Exercise set -
**A)** In the article on hospice crisis care, condense the paragraph beginning "The Medicare billing structure might explain" into a short bulleted list that keeps its main facts.
**B)** Extend the article on hospice crisis care with further paragraphs that pick up after its final sentence.

Page extract -
'''

A troubling proportion of hospices fail to provide skilled nursing care to patients approaching death or who are experiencing a crisis such as increased pain, according to a lengthy Washington Post article published Saturday. The Post report appeared one day after the government proposed increasing Medicare hospice payments in 2015.
About one in six hospice agencies did not provide any continuous home nursing care or inpatient care in 2012, according to a Post analysis of “millions” of Medicare records. Continuous care is called for when a patient has symptoms, such as breathing difficulties or seizures, that require constant attention. It can be provided at home or in a setting such as an inpatient hospice or a skilled nursing facility.
The trend has been for hospices to provide less continuous care, the Post reported. About 13% of hospices did not bill for either home or inpatient crisis care in 2002, but that had increased to 18% as of 2012, the newspaper’s investigators determined.
The Medicare billing structure might explain this situation: While Medicare reimburses hospices at a higher rate for continuous care than routine care, providing constant nursing can cut into bottom lines, some hospice owners told the Post. It also can be difficult from a staffing perspective, and it can be a challenge to contract with inpatient facilities to take hospice patients, the owners noted.

'''

Extracted material -
'''

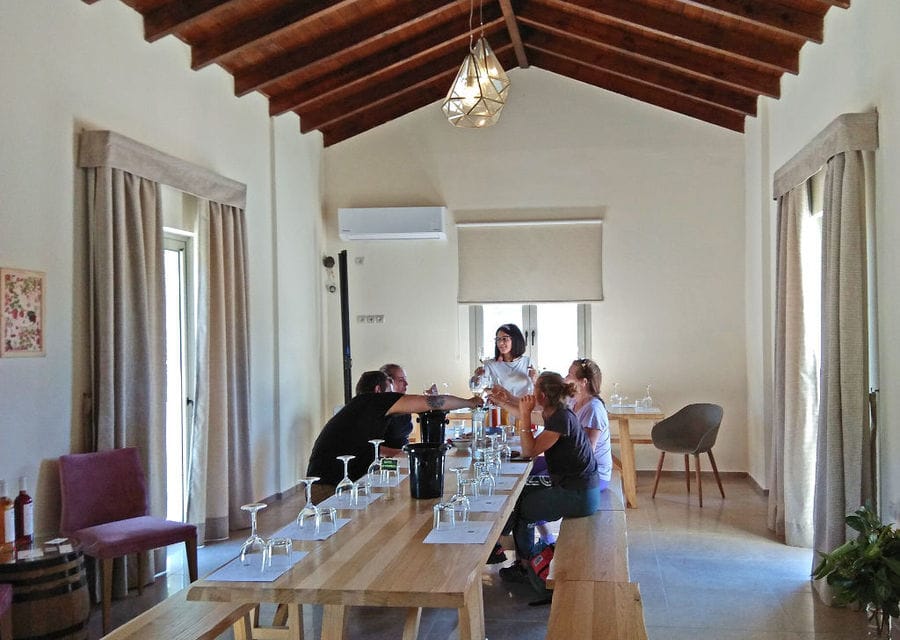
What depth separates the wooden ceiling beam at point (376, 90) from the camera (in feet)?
26.0

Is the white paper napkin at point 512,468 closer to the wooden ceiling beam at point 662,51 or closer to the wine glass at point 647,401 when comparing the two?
the wine glass at point 647,401

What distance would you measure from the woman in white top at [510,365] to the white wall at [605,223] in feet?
4.91

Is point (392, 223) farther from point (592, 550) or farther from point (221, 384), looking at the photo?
point (592, 550)

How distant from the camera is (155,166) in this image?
5.19m

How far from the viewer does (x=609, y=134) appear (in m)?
8.41

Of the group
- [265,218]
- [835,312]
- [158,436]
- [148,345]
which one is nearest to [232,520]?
[158,436]

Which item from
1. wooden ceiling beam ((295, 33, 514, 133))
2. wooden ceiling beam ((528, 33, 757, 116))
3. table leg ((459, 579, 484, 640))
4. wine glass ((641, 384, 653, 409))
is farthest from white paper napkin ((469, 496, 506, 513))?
wooden ceiling beam ((295, 33, 514, 133))

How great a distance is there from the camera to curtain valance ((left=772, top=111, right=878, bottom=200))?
173 inches

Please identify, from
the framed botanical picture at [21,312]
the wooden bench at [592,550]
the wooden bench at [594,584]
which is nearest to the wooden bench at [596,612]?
the wooden bench at [594,584]

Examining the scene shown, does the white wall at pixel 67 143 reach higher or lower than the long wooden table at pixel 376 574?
higher

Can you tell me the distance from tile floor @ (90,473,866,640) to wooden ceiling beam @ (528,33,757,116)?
3.54m

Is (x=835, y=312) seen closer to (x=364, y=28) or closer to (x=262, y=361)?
(x=364, y=28)

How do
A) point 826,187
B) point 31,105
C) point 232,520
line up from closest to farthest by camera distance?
point 31,105
point 826,187
point 232,520

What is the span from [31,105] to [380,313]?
4.73 metres
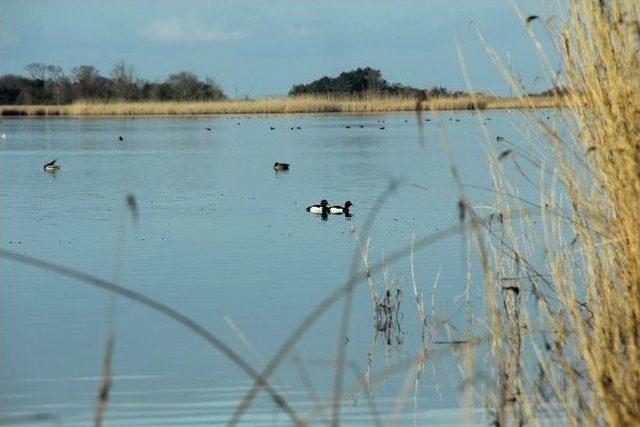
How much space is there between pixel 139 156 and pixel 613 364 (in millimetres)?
22172

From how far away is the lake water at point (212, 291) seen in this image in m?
4.79

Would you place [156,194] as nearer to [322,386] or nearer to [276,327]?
[276,327]

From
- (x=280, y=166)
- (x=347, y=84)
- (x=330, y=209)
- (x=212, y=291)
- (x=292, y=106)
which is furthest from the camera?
(x=347, y=84)

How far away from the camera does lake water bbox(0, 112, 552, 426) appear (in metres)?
4.79

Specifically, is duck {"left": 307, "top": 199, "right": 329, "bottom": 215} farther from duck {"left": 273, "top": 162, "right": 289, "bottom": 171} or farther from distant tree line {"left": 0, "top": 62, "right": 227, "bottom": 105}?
distant tree line {"left": 0, "top": 62, "right": 227, "bottom": 105}

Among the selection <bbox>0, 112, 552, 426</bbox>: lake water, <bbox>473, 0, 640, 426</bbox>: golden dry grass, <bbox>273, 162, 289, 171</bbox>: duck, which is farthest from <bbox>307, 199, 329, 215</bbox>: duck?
<bbox>473, 0, 640, 426</bbox>: golden dry grass

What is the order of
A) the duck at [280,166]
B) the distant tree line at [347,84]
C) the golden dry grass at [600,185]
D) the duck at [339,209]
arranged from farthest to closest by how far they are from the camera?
the distant tree line at [347,84] < the duck at [280,166] < the duck at [339,209] < the golden dry grass at [600,185]

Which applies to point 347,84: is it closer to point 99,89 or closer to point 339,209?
point 99,89

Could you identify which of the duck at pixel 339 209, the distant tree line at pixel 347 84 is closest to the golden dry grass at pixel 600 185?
the duck at pixel 339 209

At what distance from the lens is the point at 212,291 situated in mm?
7434

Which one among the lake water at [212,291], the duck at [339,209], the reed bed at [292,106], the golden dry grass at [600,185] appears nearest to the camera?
the golden dry grass at [600,185]

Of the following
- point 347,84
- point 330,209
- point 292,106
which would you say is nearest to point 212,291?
point 330,209

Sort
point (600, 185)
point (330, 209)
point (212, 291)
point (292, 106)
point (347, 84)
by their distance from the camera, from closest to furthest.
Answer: point (600, 185) → point (212, 291) → point (330, 209) → point (292, 106) → point (347, 84)

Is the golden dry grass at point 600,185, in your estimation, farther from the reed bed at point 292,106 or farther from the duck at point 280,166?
the reed bed at point 292,106
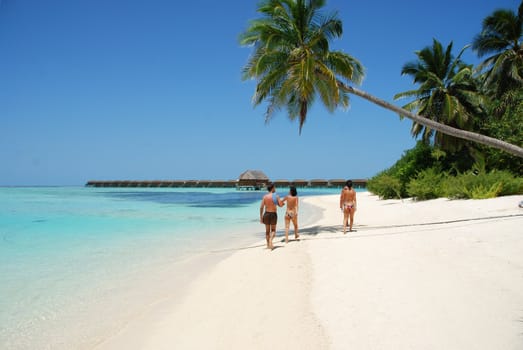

'''

Task-by-task results -
**A)**
- Medicare's billing structure may explain why some hospices provide little continuous care.
- Medicare pays hospices more for continuous care than for routine care, but some hospice owners told the Post that constant nursing can still cut into profits.
- The owners also said continuous care is hard to staff.
- They added that contracting with inpatient facilities to take hospice patients can be difficult.

**B)**
However, representatives of the hospice industry did not defend providers who fail to furnish crisis care.
“Even one case of a patient not receiving the care necessary to address pain and symptoms is one too many and is unacceptable,” said J. Donald Schumacher, president of the National Hospice and Palliative Care Organization. “But such examples, however painful to read, do not represent the majority of hospice providers or the hospice community as a whole.”
If the government’s proposed 2015 rates take effect, hospices would see a 1.3% increase in Medicare reimbursements next fiscal year. This would translate to a $230 million boost from current levels, according to the proposed rule issued Friday. The rate for continuous home care would increase from about $910 a day to $930, and general inpatient care would increase from $694 per day to $708.